The neuron here is an H1 neuron in the fly. Data is from the Dayan and Abbott book. The mat file is available here: http://www.gatsby.ucl.ac.uk/~dayan/book/exercises/c1/data/c1p8.mat


### Prepare data

In [None]:
# Download data file

!wget http://www.gatsby.ucl.ac.uk/~dayan/book/exercises/c1/data/c1p8.mat

In [None]:
# Use scipy package to load mat (Matlab) files.

import scipy.io
import numpy as np

mat = scipy.io.loadmat('c1p8.mat')
rho = mat['rho']
stim = mat['stim']

print(np.shape(rho))
print(np.shape(stim))

# The rho and stim in mat file have shape (600000,1).
# Since we don't need a second dimension, we use np.squeeze
# to get rid of the second dimension.

rho = np.squeeze(rho)
stim = np.squeeze(stim)
print(np.shape(rho))
print(np.shape(stim))

t = 2 * np.arange(len(rho)) # Sampling interval is 2 ms.
print(t[0:50])     # print first 50 time values

In [None]:
# Let's first plot the stimulus and spike response

import matplotlib.pyplot as plt

fig, axs = plt.subplots(2, constrained_layout=True, figsize=(6, 5))

axs[0].plot(t[0:1000],stim[0:1000])
axs[0].set_title('Stimulus', fontsize=16)

axs[1].stem(t[0:1000],rho[0:1000], basefmt=" ")
axs[1].set_title('Spikes', fontsize=16)
axs[1].set_xlabel('Time (ms)', fontsize=16)

In [None]:
# Check the distribution of the stimulus

plt.hist(stim, bins=100, density=True, align='left');
plt.xlabel('Stimulus value', fontsize=16)
plt.ylabel('Probability', fontsize=16)

### Estimate linear filter (Spike-triggered average)

In [None]:
# TODO: Write down the code to estimate the fly filter (we'll call it sta again)
# See how we did it for the model neurons
# use kernelSize = 150
# remember that rho tells us the fly spiking response, that is when the fly neuron spiked

kernelSize = 150
totalCount = sum(rho)

#
# FILL IN THE REST OF THE CODE
#

In [None]:
# Plot the STA.

plt.plot(2*np.arange(-kernelSize,0), sta, marker='o')
plt.title('Spike-triggered average', fontsize=16)
plt.xlabel('Time (ms)', fontsize=16)

### Estimate nonlinearity (Extra)

In [None]:
# We can also actually estimate the nonlinearity.
# We can plot the "average" number of spikes fired in response to similar 
# linear responses.

# First we decide on linear response bins...

linear_response = np.convolve(stim, sta, mode='same')

plt.hist(linear_response, bins=50)

In [None]:
# -30000 to 30000 looks like a good range.
linear_response_bin = np.arange(-30000,30000,5000)

mean_spikes = np.zeros(len(linear_response_bin))
sem_spikes = np.zeros(len(linear_response_bin))

for i in range(len(linear_response_bin)):
  # Find when (indexes) the linear response fall in this bin:
  ind_in_bin = np.where(np.logical_and(linear_response>linear_response_bin[i], linear_response<linear_response_bin[i]+5000))
  # Calculate the mean of the spike count over time points whose linear responses are in this bin.
  mean_spikes[i] = np.mean(rho[ind_in_bin])
  sem_spikes[i] = np.std(rho[ind_in_bin], ddof=1) / np.sqrt(len(rho[ind_in_bin]))

plt.errorbar(linear_response_bin+2500, mean_spikes, yerr=sem_spikes, capsize=3)
plt.title('Estimated nonlinear function', fontsize=16)
plt.xlabel('Linear responses', fontsize=16)
plt.ylabel('Mean spike count', fontsize=16)

## Part 3. Questions

Synthetic data:

1. Try changing the linear function (choosing between getLinear1,
getLinear2, getLinear3; see toggle comment).

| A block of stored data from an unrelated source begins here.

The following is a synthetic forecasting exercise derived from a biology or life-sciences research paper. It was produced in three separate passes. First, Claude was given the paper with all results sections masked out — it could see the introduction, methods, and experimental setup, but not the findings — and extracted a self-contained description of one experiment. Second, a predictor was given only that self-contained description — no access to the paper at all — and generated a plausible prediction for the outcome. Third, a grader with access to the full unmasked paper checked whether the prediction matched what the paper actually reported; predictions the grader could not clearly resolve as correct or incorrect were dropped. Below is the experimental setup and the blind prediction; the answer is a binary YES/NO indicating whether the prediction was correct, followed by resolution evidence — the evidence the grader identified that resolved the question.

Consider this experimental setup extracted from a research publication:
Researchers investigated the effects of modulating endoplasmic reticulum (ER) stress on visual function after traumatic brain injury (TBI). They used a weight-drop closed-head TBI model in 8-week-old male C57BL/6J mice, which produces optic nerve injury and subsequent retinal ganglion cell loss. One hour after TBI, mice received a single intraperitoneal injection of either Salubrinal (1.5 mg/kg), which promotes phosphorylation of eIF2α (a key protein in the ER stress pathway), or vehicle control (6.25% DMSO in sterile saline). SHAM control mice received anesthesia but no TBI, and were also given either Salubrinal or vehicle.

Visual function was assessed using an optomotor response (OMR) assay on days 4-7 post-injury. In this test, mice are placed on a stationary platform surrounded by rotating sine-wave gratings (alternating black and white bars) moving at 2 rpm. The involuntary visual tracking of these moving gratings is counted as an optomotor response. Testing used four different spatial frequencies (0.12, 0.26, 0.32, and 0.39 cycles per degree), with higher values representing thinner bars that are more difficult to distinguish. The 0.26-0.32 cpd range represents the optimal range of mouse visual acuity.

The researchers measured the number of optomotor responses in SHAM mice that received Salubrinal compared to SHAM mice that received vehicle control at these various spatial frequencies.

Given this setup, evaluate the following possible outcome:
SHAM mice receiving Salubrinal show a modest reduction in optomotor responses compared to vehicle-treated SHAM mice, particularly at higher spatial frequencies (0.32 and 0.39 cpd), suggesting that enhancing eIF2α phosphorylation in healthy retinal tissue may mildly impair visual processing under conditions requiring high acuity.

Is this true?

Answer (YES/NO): NO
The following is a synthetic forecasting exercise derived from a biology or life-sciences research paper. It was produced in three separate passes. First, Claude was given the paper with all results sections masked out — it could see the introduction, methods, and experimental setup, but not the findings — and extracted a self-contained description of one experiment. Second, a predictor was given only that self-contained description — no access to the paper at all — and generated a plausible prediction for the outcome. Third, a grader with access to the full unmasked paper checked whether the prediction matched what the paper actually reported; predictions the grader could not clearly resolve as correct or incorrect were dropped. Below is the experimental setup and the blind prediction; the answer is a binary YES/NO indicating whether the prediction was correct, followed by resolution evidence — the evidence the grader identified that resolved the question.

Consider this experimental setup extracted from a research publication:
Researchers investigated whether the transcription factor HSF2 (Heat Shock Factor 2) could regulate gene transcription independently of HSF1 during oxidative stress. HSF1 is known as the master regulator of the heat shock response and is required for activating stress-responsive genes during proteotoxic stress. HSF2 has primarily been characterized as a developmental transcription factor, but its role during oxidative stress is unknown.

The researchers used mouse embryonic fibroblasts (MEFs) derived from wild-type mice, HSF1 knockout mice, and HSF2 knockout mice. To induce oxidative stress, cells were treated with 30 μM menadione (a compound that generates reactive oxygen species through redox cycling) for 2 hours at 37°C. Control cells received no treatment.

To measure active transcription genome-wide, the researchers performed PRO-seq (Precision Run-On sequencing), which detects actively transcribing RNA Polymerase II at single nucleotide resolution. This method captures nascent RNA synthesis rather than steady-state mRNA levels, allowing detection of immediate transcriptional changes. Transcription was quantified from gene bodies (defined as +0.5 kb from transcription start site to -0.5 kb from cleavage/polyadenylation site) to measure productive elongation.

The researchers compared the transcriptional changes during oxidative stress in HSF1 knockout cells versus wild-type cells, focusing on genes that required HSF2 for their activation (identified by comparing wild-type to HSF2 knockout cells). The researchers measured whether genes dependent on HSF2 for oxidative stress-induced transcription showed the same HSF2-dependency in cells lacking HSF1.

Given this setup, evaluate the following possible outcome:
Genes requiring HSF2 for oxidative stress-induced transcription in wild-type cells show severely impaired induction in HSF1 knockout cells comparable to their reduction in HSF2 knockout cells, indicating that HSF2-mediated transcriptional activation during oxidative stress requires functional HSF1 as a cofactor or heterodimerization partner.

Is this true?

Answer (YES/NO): NO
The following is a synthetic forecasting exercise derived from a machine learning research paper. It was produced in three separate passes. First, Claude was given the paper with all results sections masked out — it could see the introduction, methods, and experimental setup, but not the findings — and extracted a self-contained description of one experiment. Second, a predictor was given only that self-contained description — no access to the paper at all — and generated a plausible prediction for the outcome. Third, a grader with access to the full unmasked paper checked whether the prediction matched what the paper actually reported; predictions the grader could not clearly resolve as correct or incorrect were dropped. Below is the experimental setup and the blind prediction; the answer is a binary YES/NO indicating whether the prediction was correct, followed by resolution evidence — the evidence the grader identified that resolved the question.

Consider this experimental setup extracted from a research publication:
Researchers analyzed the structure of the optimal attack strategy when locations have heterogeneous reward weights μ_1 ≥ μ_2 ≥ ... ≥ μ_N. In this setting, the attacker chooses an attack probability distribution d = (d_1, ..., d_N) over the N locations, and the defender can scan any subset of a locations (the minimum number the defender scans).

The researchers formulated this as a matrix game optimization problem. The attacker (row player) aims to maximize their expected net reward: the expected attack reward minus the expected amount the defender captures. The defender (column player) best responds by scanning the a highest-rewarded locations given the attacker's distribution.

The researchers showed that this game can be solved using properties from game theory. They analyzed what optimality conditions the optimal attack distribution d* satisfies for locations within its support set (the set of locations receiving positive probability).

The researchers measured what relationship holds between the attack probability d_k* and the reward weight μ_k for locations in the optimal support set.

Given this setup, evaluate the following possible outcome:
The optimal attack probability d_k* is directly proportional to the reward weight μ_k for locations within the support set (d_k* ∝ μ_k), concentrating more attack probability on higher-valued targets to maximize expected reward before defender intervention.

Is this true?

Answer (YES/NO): NO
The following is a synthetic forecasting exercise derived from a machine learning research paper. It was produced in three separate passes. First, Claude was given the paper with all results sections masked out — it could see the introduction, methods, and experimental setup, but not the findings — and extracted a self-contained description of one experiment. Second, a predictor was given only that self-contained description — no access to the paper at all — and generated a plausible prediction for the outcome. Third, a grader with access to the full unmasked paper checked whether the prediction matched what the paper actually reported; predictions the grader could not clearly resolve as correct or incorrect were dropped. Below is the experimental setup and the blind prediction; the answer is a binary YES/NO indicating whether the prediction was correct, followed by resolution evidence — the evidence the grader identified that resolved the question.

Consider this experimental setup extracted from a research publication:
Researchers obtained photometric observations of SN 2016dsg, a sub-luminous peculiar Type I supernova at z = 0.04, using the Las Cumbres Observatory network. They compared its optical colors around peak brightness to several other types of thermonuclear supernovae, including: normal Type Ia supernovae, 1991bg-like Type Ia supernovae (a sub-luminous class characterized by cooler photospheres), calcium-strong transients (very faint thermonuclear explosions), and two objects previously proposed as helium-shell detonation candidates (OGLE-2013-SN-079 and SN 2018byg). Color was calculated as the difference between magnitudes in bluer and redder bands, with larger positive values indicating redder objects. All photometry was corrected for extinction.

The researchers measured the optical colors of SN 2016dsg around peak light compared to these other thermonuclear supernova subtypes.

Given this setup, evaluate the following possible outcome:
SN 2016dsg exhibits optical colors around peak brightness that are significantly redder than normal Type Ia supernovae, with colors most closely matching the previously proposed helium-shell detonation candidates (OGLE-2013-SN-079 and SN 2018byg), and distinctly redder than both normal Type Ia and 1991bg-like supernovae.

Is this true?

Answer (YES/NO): YES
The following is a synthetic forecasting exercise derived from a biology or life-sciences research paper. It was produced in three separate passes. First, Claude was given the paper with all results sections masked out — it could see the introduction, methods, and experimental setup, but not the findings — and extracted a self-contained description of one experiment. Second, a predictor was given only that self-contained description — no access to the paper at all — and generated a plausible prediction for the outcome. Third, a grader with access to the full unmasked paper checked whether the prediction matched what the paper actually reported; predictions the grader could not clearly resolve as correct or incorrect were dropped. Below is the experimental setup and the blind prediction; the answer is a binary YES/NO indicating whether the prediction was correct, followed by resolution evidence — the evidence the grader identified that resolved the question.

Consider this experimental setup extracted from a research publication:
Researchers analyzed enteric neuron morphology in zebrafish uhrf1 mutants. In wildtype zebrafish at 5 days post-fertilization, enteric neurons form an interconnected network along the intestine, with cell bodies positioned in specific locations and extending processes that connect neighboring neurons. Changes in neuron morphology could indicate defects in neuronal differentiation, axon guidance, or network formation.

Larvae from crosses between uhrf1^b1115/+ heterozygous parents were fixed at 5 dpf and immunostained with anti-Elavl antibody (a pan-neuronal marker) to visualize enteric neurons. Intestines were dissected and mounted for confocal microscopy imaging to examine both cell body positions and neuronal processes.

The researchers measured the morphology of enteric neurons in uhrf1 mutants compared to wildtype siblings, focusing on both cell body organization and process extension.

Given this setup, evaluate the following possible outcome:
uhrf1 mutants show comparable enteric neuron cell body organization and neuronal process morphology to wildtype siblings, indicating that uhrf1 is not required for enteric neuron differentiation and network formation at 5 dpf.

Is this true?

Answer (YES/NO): NO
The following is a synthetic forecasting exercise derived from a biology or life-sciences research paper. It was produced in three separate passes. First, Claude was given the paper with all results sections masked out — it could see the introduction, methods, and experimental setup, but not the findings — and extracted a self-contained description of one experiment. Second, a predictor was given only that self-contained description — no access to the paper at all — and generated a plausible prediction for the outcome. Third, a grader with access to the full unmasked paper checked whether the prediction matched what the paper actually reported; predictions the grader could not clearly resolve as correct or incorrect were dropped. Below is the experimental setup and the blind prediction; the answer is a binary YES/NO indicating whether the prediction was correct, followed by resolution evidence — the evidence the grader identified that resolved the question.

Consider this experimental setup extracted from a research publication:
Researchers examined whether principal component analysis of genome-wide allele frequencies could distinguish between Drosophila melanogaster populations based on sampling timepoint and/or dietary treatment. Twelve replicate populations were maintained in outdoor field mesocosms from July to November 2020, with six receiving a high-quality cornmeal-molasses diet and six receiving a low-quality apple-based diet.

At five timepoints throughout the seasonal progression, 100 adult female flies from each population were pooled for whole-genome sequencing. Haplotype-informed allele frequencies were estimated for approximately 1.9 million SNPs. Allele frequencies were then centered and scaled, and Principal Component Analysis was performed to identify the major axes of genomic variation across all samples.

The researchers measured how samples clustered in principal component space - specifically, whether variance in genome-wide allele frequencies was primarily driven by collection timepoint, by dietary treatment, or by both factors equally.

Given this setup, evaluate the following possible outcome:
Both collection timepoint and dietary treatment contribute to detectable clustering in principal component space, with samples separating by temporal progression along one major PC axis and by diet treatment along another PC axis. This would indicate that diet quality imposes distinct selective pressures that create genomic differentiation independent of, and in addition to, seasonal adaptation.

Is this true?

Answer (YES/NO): YES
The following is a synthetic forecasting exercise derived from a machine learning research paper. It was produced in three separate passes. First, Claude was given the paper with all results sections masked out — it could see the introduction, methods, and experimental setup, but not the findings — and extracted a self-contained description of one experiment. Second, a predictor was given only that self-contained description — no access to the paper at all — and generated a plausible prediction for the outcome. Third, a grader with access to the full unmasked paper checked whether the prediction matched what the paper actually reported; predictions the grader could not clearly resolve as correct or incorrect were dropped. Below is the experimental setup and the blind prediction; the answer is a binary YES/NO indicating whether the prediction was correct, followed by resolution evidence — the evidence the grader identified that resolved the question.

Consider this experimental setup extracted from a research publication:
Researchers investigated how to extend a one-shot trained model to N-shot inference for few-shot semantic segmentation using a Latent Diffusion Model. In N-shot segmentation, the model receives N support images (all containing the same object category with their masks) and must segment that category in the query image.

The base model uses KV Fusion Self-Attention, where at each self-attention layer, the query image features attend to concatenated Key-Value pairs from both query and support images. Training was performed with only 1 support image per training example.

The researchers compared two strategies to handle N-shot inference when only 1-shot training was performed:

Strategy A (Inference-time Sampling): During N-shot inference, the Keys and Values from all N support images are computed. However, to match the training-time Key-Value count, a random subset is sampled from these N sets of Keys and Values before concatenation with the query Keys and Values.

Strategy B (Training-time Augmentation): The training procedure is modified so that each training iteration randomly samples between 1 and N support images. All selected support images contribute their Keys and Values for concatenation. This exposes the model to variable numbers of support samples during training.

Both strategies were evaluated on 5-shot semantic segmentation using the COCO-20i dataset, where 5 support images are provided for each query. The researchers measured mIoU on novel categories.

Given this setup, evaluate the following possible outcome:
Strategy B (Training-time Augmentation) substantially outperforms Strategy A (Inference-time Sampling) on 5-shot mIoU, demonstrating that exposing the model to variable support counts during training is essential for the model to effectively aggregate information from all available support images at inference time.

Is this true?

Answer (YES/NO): YES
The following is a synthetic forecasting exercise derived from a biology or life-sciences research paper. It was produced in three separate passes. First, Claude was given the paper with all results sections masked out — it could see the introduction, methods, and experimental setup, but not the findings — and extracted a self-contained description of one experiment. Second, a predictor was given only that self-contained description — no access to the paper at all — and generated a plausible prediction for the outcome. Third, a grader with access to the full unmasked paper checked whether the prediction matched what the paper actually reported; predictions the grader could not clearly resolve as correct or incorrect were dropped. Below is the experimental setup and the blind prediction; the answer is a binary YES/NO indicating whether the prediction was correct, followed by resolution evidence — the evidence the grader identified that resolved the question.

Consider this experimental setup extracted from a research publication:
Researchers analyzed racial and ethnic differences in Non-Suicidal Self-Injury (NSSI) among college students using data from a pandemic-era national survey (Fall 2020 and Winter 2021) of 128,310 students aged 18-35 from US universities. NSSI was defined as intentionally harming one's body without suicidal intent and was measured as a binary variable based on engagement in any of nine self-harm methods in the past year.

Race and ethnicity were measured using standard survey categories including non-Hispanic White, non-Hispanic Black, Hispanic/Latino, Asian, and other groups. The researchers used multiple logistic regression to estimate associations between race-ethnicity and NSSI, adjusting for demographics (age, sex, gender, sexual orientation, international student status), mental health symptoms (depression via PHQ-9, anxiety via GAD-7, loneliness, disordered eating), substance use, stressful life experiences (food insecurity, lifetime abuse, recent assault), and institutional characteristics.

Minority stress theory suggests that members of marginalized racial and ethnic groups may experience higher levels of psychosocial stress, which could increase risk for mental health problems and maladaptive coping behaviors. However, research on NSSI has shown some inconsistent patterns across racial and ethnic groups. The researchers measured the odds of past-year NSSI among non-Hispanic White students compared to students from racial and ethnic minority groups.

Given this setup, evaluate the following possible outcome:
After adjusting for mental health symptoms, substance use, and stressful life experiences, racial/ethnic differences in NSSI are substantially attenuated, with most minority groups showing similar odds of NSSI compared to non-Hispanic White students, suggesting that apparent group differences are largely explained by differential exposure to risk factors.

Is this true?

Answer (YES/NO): NO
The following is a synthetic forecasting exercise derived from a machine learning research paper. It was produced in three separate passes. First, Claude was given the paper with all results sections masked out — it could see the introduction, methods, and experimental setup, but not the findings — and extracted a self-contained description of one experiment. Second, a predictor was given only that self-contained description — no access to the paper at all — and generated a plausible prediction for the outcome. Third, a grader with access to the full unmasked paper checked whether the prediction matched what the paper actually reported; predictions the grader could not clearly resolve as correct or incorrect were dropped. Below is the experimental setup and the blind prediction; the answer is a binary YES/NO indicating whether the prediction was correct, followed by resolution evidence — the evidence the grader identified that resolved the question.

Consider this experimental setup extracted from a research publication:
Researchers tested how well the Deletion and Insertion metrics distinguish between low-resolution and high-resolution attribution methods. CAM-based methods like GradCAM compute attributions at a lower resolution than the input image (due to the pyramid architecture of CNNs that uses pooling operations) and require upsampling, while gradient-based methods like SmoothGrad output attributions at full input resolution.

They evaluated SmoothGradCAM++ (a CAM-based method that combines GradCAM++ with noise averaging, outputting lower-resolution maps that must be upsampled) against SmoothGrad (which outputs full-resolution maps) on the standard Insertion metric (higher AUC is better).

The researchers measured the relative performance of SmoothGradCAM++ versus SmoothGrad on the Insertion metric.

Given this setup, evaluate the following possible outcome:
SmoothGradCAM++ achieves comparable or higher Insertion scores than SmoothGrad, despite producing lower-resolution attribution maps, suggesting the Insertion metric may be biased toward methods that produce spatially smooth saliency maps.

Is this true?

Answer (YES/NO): YES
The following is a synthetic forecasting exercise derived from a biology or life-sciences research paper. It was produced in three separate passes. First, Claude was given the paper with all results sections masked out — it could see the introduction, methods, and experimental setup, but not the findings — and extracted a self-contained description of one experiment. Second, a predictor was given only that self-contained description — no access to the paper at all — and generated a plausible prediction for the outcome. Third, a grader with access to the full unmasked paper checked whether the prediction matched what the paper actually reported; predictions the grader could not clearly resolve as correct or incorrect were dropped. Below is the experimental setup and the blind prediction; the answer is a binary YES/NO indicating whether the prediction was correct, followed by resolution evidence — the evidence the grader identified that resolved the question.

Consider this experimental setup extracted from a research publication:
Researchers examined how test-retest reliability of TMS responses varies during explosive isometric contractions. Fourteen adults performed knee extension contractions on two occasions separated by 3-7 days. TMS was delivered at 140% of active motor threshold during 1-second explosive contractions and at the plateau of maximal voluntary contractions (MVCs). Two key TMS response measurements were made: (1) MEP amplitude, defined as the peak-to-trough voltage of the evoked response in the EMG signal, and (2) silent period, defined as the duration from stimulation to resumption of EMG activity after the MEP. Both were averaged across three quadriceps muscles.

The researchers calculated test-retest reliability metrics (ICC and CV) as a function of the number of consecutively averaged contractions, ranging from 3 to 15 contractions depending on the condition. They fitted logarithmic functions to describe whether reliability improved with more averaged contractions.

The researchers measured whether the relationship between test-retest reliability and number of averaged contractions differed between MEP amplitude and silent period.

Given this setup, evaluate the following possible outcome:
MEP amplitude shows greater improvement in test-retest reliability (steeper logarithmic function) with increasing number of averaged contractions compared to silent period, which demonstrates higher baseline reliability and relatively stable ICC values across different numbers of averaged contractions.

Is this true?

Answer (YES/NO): YES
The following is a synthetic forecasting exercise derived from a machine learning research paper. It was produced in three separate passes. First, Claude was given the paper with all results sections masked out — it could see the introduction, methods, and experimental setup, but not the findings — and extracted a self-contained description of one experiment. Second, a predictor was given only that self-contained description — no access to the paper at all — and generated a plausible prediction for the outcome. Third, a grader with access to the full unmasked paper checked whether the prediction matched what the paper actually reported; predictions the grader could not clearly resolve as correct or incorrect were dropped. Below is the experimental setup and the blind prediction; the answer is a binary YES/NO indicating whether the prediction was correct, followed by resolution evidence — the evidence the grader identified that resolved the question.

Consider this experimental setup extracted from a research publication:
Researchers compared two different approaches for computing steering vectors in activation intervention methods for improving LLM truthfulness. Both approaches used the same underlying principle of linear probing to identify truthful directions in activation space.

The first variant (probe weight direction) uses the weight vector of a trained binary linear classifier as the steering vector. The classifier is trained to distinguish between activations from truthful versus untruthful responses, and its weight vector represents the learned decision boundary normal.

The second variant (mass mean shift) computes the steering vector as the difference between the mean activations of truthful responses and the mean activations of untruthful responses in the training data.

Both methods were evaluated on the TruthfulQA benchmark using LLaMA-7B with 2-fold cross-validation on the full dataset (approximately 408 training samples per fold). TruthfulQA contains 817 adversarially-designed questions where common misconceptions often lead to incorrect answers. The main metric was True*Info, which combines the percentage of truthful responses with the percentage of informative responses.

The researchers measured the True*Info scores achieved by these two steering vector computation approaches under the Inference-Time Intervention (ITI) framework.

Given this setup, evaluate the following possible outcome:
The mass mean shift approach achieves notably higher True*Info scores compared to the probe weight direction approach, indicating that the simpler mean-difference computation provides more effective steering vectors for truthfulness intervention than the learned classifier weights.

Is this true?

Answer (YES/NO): NO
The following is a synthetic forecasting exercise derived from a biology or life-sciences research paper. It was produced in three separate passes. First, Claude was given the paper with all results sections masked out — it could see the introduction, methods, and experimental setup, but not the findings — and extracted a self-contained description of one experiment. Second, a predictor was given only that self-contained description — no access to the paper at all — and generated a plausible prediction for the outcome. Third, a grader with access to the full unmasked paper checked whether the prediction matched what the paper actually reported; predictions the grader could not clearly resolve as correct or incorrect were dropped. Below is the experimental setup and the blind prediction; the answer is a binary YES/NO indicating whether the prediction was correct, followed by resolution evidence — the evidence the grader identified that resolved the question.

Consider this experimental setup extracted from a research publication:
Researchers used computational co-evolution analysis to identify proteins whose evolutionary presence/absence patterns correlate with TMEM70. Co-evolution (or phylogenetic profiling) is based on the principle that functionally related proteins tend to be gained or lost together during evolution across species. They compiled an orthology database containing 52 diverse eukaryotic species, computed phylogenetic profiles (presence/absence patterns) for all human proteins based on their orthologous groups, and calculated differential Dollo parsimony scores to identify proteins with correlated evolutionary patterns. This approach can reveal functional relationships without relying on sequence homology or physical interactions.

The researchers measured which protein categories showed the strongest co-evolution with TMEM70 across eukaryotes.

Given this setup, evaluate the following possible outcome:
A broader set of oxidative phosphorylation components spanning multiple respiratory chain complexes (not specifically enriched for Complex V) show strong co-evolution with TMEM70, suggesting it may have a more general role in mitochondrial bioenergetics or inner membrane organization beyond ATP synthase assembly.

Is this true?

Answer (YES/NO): NO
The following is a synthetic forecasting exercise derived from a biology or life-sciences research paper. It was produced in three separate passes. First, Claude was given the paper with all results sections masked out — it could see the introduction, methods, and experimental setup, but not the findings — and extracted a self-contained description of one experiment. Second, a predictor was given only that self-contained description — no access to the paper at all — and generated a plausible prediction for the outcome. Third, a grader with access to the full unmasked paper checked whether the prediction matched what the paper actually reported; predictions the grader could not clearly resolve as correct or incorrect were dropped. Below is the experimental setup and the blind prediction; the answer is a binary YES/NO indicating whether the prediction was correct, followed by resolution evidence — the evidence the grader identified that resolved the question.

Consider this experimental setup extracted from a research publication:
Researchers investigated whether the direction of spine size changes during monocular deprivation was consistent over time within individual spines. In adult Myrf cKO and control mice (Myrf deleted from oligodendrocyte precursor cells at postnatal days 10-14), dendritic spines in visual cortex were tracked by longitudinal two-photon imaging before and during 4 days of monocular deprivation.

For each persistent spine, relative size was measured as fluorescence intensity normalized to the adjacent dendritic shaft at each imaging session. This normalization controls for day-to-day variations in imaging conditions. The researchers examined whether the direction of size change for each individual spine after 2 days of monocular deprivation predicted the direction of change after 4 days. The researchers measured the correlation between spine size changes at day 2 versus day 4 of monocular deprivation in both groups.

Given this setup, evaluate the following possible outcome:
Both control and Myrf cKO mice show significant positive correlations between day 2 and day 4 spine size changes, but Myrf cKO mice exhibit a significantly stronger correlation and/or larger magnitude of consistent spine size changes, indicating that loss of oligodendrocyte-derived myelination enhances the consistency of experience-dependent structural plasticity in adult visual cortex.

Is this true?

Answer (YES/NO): NO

Can we recover each of
the linear filters properly?

2. Try changing the nonlinear function (choose between 
getNonlinear1, getNonlinear2.m) and keeping getLinear1. 
Can we recover the linear filter of the neuron for each 
of these nonlinearities? If not, then why?

3. Keep the original getLinear1 and getNonlinear1 for the model neuron. Try lowering the numsamples in the code above
(example, to 200, 700, and 2000)? Plot the 
filter estimates for these. How good are the filter estimates compared to the actual model filters? Why does the quality of the filter estimate look worse in some of these cases?

Real data:

4. Plot the linear filter that you found for the fly neuron based on the STA. Explain how it is simiilar to or different from the example model filters we used.